As much as falling oil prices have hurt fortune 500 energy companies to the tune of more than $95 billion, it has on the other hand narrowed UK trade deficit to its lowest since 2013. UK’s deficit on trade in goods and services was estimated to have been £ 1.4 billion in November 2014, compared with £ 2.2 billion in October 2014.
The UK`s Office for National Statistics (ONS) data reflects a deficit of £ 8.8 billion on goods which is partly offset by an estimated surplus of £ 7.4 billion on services. The UK is essentially one of the world`s leading exporters of financial services.
According to The City UK, the value of the UK`s trade surplus in financial services is double that of the next largest country's trade surpluses recorded by Switzerland, the US and Luxembourg.
However the compression of trade deficit was as a result of a fall in imports of goods rather than an increase in exports. Between October and November 2014, exports of goods fell by £ 0.1 billion to £ 24.4 billion. The falling of oil prices has recorded a £ 0.7 billion positive trade balance as imports of goods fell by £ 1.1 billion to £ 33.2 billion over the same period.
Trade gap is a concept that shows the difference between the values of goods and services a country exports around the world against the value of its imports.

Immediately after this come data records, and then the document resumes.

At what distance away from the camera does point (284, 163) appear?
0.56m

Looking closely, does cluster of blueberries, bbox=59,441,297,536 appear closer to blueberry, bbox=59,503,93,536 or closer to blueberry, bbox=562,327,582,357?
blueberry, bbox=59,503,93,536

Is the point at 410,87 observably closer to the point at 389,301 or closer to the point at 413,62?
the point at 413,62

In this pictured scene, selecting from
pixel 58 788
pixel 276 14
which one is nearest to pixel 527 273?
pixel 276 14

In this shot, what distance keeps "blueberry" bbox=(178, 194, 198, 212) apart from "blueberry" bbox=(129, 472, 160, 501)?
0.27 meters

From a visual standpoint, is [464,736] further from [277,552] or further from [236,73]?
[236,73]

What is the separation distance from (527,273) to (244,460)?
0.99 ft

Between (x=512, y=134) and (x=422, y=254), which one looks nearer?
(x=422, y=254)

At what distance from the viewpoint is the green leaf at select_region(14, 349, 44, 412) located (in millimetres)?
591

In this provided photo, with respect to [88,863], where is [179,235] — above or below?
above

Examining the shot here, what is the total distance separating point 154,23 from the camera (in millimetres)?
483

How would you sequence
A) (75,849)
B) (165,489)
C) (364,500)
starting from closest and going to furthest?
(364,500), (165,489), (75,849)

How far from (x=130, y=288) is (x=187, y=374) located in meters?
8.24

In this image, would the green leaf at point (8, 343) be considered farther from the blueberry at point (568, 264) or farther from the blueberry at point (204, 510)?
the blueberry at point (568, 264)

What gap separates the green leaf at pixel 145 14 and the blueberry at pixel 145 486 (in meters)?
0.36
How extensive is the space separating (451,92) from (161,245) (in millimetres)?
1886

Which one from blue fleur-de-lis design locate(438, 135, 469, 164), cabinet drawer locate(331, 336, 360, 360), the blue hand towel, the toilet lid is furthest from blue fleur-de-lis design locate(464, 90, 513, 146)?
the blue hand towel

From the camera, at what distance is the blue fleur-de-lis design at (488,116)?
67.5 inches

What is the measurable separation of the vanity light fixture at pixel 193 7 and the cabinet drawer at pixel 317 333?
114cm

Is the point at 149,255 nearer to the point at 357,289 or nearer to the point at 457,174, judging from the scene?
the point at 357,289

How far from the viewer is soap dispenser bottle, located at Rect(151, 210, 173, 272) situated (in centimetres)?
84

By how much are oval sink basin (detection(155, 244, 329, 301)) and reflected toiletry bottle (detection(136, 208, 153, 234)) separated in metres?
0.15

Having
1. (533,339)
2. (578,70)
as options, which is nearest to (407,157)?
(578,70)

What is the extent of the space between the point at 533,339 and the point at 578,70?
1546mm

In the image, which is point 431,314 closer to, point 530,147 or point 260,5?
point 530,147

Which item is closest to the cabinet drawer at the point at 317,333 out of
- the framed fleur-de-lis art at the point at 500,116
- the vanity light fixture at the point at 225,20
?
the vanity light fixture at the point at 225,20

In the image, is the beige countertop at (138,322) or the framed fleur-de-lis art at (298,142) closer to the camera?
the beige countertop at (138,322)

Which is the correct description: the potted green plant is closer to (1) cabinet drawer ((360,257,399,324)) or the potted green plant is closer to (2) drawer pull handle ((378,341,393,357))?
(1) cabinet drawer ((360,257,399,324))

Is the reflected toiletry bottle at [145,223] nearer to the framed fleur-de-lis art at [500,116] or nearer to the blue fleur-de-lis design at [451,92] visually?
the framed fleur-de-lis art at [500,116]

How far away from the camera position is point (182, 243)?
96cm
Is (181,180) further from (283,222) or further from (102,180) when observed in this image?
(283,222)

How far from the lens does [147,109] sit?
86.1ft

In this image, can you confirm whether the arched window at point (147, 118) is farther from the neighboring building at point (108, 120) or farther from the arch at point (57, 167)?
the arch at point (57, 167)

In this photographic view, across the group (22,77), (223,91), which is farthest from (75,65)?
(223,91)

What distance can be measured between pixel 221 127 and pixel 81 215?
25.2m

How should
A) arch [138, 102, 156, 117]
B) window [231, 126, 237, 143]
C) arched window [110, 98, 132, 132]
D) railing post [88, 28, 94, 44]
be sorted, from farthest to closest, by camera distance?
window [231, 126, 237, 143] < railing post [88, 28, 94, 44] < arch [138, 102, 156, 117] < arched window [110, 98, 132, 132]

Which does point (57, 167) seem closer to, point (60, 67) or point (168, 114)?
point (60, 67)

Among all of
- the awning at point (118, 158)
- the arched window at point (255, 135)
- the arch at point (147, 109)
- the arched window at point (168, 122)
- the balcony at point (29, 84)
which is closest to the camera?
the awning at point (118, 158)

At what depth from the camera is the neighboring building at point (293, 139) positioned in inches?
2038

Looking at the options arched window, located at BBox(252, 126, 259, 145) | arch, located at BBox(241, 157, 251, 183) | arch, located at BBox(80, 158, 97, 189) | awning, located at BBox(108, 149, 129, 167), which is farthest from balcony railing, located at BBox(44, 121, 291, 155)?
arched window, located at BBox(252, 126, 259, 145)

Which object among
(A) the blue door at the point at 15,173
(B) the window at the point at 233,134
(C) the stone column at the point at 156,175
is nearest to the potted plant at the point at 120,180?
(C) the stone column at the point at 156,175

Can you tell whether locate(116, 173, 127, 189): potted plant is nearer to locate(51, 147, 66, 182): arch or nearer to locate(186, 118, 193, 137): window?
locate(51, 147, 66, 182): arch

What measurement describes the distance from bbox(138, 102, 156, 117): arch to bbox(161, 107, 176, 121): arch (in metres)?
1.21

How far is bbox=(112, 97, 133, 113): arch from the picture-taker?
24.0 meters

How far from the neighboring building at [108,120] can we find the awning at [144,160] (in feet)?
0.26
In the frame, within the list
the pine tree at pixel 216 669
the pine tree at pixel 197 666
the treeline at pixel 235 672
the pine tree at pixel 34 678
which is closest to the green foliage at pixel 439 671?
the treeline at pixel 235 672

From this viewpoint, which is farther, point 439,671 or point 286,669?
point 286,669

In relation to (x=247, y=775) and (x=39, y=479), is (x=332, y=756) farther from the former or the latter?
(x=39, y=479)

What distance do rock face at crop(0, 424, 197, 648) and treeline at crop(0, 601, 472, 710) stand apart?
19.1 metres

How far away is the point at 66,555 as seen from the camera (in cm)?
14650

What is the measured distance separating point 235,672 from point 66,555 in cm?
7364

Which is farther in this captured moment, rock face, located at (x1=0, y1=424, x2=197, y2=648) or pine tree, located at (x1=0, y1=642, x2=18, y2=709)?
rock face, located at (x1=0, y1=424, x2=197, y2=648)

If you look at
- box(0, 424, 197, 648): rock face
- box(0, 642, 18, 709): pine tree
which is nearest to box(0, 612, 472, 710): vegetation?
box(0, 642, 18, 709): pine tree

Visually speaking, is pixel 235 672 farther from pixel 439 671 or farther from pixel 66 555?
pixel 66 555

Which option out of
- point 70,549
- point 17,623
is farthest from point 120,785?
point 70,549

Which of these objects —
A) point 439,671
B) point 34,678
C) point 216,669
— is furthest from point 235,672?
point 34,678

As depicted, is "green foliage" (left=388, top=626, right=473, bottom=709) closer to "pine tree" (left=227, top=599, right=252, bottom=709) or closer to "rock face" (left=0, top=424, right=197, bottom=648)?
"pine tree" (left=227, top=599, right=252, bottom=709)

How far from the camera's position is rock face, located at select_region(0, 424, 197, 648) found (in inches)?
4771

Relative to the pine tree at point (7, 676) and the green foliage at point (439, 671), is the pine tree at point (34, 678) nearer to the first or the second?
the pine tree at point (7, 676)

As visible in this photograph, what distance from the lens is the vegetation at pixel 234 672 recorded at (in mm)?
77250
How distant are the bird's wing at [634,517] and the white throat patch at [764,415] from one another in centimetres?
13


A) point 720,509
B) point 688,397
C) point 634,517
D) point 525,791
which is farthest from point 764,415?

In three months ending November 2014, the UK`s trade in goods deficit narrowed by £ 2.5 billion to £29.2 billion.
Regardless of how the UK has diminished its trade deficit, it has recorded its largest ever trade deficit in goods with Germany amounting to £ 7.8 billion. This situation reflected a decrease in exports and a slight increase in imports.
The decline of oil prices at the international market since last summer positively contributed to UK trade deficit. The prices of crude oil has fallen below $50 per barrel; the lowest it has reached since 2009 thanks to high global supply spurred by US shale boom in addition to decline in oil consumption in Asia and Europe.
The ONS confirmed on Friday at the release of the data that the decrease in fuel imports could almost entirely be attributed to trading partners located outside the European Union. Markit chief economist Chris Williamson was quoted by Digital Look as saying that exports have disappointed due primarily to weak demand from UK`s trade partners.
On the other hands, Williamson pointed out that statistics showed that manufacturing output had stagnated in both Germany and France. This trend affects UK`s trade balance as the two countries are important destinations for UK exports.